Итоговые комментарии арт-терапевта

Проведенная с Лизой индивидуальная и групповая работа дала положительные результаты, подтвержденные, в частности, наблюдающим Лизу психологом. Согласно представленному им заключению, «на данный момент проявления нарушений эмоционально-волевой сферы и поведения незначительны и легче корректируются. У девочки повысился уровень мотивации к продуктивной деятельности. Лиза сознательно использует изобразительную деятельность для эффективного эмоционального отреагирования. У нее повысилась познавательная активность, ее обучаемость стала более высокой. Расширился объем активного внимания, повысилась речевая активность. Заметно развились коммуникативные навыки.

В плане сенсорного развития Лиза делает успехи: узнает и называет геометрические формы, цвета. Развились графометрические навыки. В игре появились элементы драматизации, Лиза эмоционально озвучивает и показывает разные роли».

Мама Лизы обратила внимание на то, что девочка, придя домой, часто просит дать ей альбом для рисования и, по крайней мере, по несколько минут занимается изобразительной деятельностью. Часто просит родителей рисовать для нее разные истории, а потом говорит от имени изображенных персонажей. По отношению ко взрослым стала менее конфликтной, более управляемой, стала активнее общаться.

Литература

Копытин А. И. Системная арт-терапия.

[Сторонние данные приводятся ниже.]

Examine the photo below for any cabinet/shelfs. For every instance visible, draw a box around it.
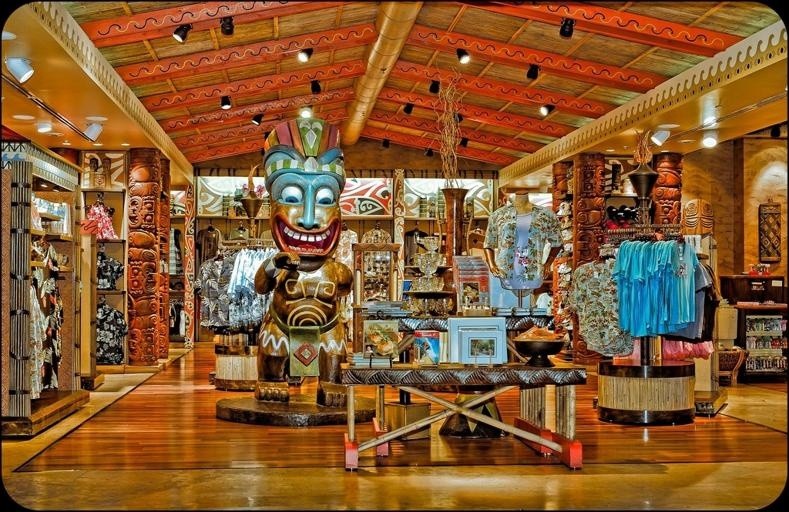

СПб.: Питер, 2001.

Ehrenzweig A. The Psychoanalysis of Artistic Vision and hearing. London:

Routledge, 1953. Kramer E. Childhood and Art Therapy. Notes on Theory and Application. New York: Schocken Books, 1979.

Н. О. Сучкова

Выявление и коррекция нарушенных представлений о доме у детей-сирот с использованием художественных средств

В любом обществе всегда были, есть и будут сироты и дети, которые по разным причинам остаются без попечения родителей. В сознании таких детей нередко вообще не сформировано представление о доме либо оно не является положительным. В то же время это представление является одним из наиважнейших для человека понятий, включающим в себя такие характеристики, как опека, тепло, любовь, безопасность, надежность.

Очевидно, что успешное психическое развитие ребенка может нарушаться, если он не погружен в столь необходимую для него семейную среду. Формирующийся у детей образ дома является чрезвычайно емким символом, отражающим природную и социальную сущности человека, как осознаваемые, так и неосознаваемые аспекты его психического опыта. Как пишет М. Осорина, «Понятие «дом» для человека имеет много смыслов, слитых воедино и эмоционально окрашенных. Это и кров, убежище, защита от непогоды и напастей внешнего мира, здесь можно укрыться, спрятаться, отгородиться… Это и место жительства, официальный адрес, где человека можно найти, куда можно писать письма – точка в пространстве социального мира, где он обретается. Это и символ жизни семьи, теплого домашнего очага – грустно, когда дом пуст, когда тебя никто не ждет; тяжко быть бездомным, сиротой. Дом воплощает также идею интимного, личностного пространства, обиталища человеческого «я». Вернуться домой – это вернуться к себе» (Осорина, 2000, с. 31–32).